However, as a risk professional, and an occasional observer of the world around me, I'm at a loss as to where ERM was in the whole sub-prime, toxic portfolio, market meltdown, insurance downgrade, credit market debacle? Why didn't we see it coming, or did we? Did the financial meltdown train hit us because ERM failed us, like a warning gate that malfunctions at a railroad crossing, or did the bells and lights go off, but senior management ignored the warnings and drove across the tracks anyway? Is ERM itself a waste of time and management effort? If it is not a waste, what can we learn from this debacle to make ERM more effective in the future?

ERM Functions and Effectiveness

One of the primary functions of ERM is to help identify and predict company-killer risks and assist management in making better risk-based decision making to avoid risks being realized that one can ill afford. And if you can't avoid them, the goal is to attempt to mitigate (or transfer) them to a level that you can manage. Unfortunately, there are many can't be predicted or mitigated, and an effective ERM process is no guarantee that bad things won't happen to an organization.

As the famous risk philosopher, Calvin (of Calvin & Hobbes fame) says, "Some days even my lucky rocket ship underpants don't help." However, an effective ERM process should highlight and communicate to the most senior level of a company the risks that matter, and help allocate finite resources to address the ones you can influence.

Since 2005, Standard and Poor's has experimented with integration of ERM effectiveness into the credit ratings of financial institutions, such as banks and insurance companies … the very ones that have failed, or are currently failing. S&P recently announced that it was expanding this ERM effectiveness scoring integration into all rated companies. This is a long overdue recognition that ERM matters to a company's ability to survive and thrive, and as ERM is increasingly embraced, we will have more resilient, transparent, and profitable companies.
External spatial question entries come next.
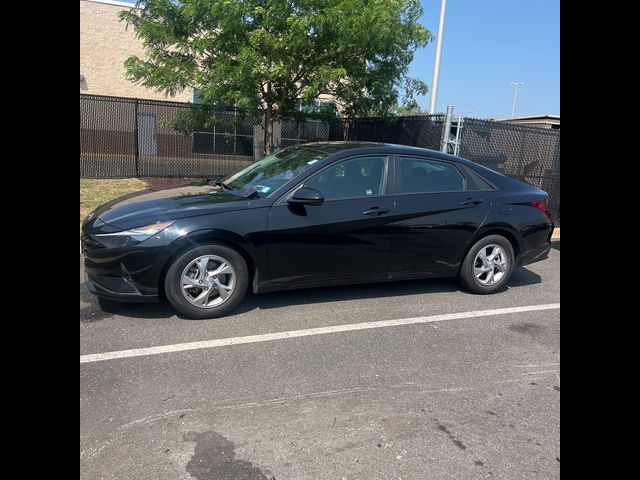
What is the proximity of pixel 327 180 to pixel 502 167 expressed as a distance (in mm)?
6353

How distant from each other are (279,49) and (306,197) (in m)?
5.19

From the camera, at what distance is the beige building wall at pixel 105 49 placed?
816 inches

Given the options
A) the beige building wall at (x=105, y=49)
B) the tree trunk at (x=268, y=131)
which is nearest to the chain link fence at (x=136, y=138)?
the tree trunk at (x=268, y=131)

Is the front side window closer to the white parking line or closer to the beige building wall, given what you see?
the white parking line

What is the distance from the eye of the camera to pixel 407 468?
263 cm

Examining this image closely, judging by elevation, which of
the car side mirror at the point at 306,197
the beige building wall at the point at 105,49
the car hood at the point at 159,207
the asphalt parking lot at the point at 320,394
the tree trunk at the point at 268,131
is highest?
the beige building wall at the point at 105,49

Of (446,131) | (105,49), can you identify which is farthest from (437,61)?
(105,49)

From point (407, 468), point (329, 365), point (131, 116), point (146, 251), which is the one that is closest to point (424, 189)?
point (329, 365)

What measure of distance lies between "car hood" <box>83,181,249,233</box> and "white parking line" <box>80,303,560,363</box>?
3.56ft

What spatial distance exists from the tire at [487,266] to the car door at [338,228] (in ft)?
3.45

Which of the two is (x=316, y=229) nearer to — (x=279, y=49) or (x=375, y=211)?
(x=375, y=211)

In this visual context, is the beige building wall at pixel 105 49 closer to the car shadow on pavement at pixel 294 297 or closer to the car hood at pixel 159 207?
the car hood at pixel 159 207

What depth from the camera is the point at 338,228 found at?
4.78m
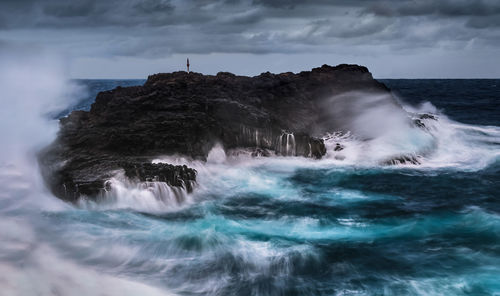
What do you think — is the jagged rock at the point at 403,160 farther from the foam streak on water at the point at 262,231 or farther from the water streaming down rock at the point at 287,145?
the water streaming down rock at the point at 287,145

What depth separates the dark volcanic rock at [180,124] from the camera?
1455cm

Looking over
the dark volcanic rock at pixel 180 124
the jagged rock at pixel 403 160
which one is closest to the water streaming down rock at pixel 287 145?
the dark volcanic rock at pixel 180 124

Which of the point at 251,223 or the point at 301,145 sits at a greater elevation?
the point at 301,145

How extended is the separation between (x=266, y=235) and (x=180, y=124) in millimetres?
7883

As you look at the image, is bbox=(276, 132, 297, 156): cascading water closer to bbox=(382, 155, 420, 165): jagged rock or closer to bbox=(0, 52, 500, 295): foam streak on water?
bbox=(0, 52, 500, 295): foam streak on water

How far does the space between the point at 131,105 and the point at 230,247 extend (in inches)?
439

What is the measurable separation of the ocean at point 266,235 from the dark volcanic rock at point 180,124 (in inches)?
32.1

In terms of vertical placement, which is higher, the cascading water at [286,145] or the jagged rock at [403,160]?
the cascading water at [286,145]

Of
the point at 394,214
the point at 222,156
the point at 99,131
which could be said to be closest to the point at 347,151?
the point at 222,156

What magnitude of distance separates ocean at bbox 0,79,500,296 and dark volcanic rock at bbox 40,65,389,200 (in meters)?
0.82

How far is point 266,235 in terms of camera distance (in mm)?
11883

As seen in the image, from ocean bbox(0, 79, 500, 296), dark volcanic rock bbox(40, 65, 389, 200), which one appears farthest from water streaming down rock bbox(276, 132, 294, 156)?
ocean bbox(0, 79, 500, 296)

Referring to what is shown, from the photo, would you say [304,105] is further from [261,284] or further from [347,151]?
[261,284]

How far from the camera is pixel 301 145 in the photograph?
2003 centimetres
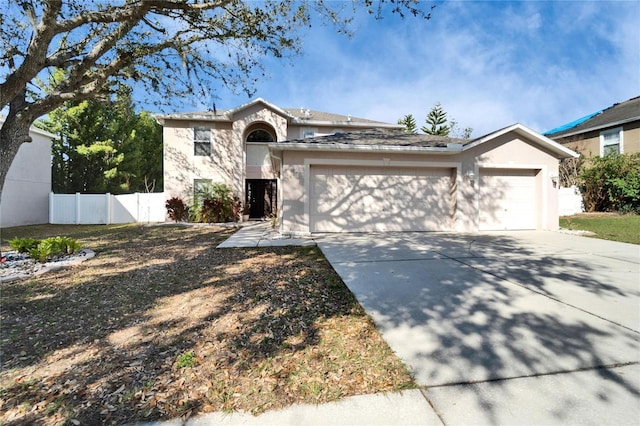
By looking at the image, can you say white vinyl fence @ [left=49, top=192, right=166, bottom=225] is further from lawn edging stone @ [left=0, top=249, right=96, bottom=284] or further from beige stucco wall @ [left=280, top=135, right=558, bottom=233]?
beige stucco wall @ [left=280, top=135, right=558, bottom=233]

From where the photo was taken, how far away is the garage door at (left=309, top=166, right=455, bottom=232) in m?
9.72

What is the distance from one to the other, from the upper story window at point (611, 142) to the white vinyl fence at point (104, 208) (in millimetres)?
24897

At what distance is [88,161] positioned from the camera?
897 inches

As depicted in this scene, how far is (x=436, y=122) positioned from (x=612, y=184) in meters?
17.3

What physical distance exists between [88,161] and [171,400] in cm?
2745

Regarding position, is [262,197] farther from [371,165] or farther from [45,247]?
[45,247]

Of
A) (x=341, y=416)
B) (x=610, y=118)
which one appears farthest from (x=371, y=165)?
(x=610, y=118)

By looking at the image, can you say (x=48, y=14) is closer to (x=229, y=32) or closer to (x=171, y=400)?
(x=229, y=32)

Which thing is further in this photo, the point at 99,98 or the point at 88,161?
the point at 88,161

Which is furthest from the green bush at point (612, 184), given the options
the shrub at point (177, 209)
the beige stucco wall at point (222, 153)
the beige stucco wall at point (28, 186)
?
the beige stucco wall at point (28, 186)

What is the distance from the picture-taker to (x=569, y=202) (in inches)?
600

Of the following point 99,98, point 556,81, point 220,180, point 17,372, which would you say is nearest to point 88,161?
point 220,180

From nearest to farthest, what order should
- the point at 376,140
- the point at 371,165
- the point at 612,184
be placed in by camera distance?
the point at 371,165, the point at 376,140, the point at 612,184

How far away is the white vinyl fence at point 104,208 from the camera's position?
600 inches
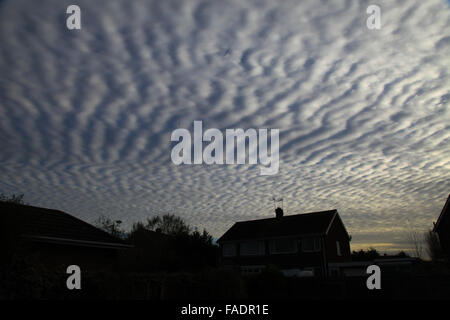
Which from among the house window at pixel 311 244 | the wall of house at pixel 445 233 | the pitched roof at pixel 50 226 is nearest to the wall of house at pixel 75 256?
the pitched roof at pixel 50 226

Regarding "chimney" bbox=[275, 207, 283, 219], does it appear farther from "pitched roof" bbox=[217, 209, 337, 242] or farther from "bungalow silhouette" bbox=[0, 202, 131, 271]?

However, we would be doing our companies, clients, and our profession a disservice if we did not ask ourselves, today and over and over again in the future, what went wrong?

We should do our own postmortem on the apparent failure of ERM in the financial services industry and apply these lessons. I fully expect as time goes by, and we have a chance to research and reflect, answers to this failure will be evident in the perfection of 20/20 hindsight.

The Blame Game

Already financial legends such as Alan Greenspan have all but admitted that he (and therefore the Federal Reserve) missed the magnitude of the financial meltdown risk. Robert Schiller, a well-known economist, has been ringing the warning bell of the real estate bubble for years. Many politicians have attempted (and failed) to rein in the political power of Freddie Mac and Fannie May. E-mails and instant messages from those very rating analysts charged with objectively rating securitized mortgage instruments had been widely reported in the press discussing this "house of cards." Expect much more detailed analysis in the future on the risk management failures of our financial institutions once people have a chance to get out from underneath the walls that fell on them in this "house of cards."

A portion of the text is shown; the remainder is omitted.